I think this is a pretty important idea.  I think that rejecting it in favor of things like "cognitive behavior" leads to all kinds of bad consequences for, for example, Rupert and, sometimes, Clark.

Tuesday, August 10, 2010

Why Neurons Don't Have Conventional Content

Finally, Adams and Aizawa reject the notion that cognitive content could be conventionally determined. They do this because agreement on what an artifact means is dependent on the artifact being publically accessible; for example, we can make "bad" or "cool" into positive adjectives by agreement. However, we cannot do this with neuronal states; we cannot agree that a group of neurons will mean something by agreement. This, Adams and Aizawa claim, gives us reason "to believe that cognitive content is not normally derived via any sort of social convention" (ibid., p. 73).
I'm not sure that our argument here comes through in Menary's explication.  Take things like white flags, idiot lights on automobile gas tanks, and the bells on timers.  One thing that seems to be requisite to establishing their conventional content is that they be publicly accessible.  One can easily and directly tell when they are tokened.  By contrast, we cannot easily and directly tell when particular brain states, such as when certain neurons are active, are tokened.  We might infer that some brain-internal meaningful state occurred, but that would not be like the detection of a token of surrender flag.

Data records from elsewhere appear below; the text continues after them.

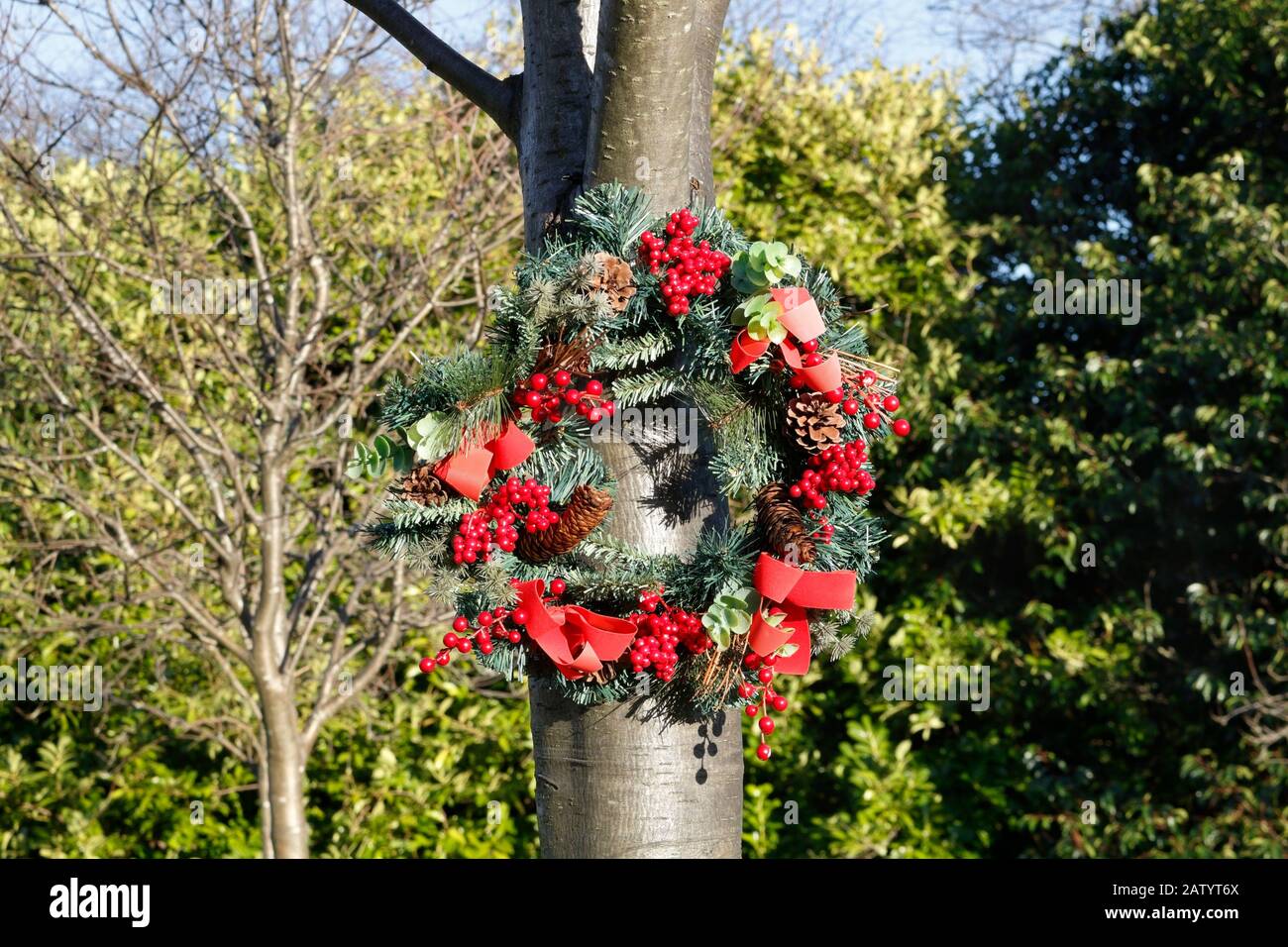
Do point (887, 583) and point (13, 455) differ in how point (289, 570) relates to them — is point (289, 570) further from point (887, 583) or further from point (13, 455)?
point (887, 583)

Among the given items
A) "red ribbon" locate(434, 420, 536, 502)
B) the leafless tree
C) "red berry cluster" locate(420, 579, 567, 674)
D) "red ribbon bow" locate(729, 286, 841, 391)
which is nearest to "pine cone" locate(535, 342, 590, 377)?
"red ribbon" locate(434, 420, 536, 502)

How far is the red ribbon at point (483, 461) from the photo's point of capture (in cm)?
192

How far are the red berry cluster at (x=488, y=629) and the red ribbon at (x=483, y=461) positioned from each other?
0.62 feet

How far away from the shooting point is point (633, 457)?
200 centimetres

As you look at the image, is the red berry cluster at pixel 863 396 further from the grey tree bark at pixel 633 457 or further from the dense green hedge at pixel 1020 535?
the dense green hedge at pixel 1020 535

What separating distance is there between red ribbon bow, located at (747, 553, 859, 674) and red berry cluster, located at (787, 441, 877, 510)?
0.12m

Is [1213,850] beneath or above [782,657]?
beneath

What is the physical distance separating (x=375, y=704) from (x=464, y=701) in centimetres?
45

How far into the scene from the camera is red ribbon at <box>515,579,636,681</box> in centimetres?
189

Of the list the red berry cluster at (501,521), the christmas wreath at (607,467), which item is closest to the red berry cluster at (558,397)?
the christmas wreath at (607,467)

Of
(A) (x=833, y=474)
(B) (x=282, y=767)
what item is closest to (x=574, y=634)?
(A) (x=833, y=474)

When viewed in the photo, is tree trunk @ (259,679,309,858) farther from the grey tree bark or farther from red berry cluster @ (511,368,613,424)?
red berry cluster @ (511,368,613,424)

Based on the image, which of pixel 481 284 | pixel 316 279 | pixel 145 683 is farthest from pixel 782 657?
pixel 145 683

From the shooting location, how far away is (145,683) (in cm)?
490
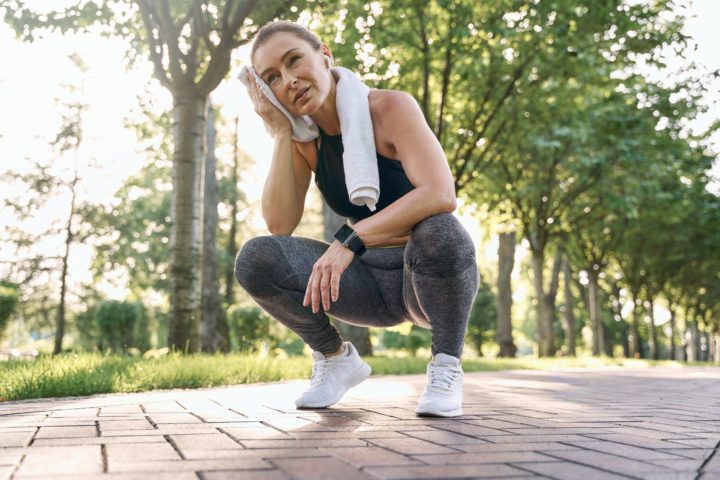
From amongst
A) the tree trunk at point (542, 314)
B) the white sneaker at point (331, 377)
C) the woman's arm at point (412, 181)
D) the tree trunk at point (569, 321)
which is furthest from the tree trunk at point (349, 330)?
the tree trunk at point (569, 321)

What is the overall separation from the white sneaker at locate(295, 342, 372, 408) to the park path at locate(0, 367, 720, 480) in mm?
82

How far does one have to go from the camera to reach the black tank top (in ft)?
10.4

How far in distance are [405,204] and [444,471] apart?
135 centimetres

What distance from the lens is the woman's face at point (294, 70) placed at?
302cm

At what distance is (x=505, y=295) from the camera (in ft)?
58.3

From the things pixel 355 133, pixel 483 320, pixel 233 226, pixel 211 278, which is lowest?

Thinking about this now, I can see someone going after this argument.

Monday, August 9, 2010

The Ambiguity of "Constitution"

Hurley (chapter 6) and Ross and Ladyman (chapter 7) are concerned about the very nature of the alleged fallacy. Hurley complains that philosophers employ the causal-constitutive distinction, on which the causal coupling fallacy trades, without motivating or explaining the distinction in detail. Ross and Ladyman argue that the distinction itself is not used in mature sciences such as economics and physics. (Menary, 2010, p. 13).
Another important thing to note is that "constitute" has at least two meanings.  "X constitutes a cognitive process" could mean something like X is a part, among perhaps others, that gives rise to a cognitive process.  On this reading, "X constitutes a cognitive process" would be closely related to "X realizes a cognitive process".  Alternatively, "X constitutes a cognitive process" could mean simply that X is a cognitive process.  Compare: That constitutes a good answer = That is a good answer.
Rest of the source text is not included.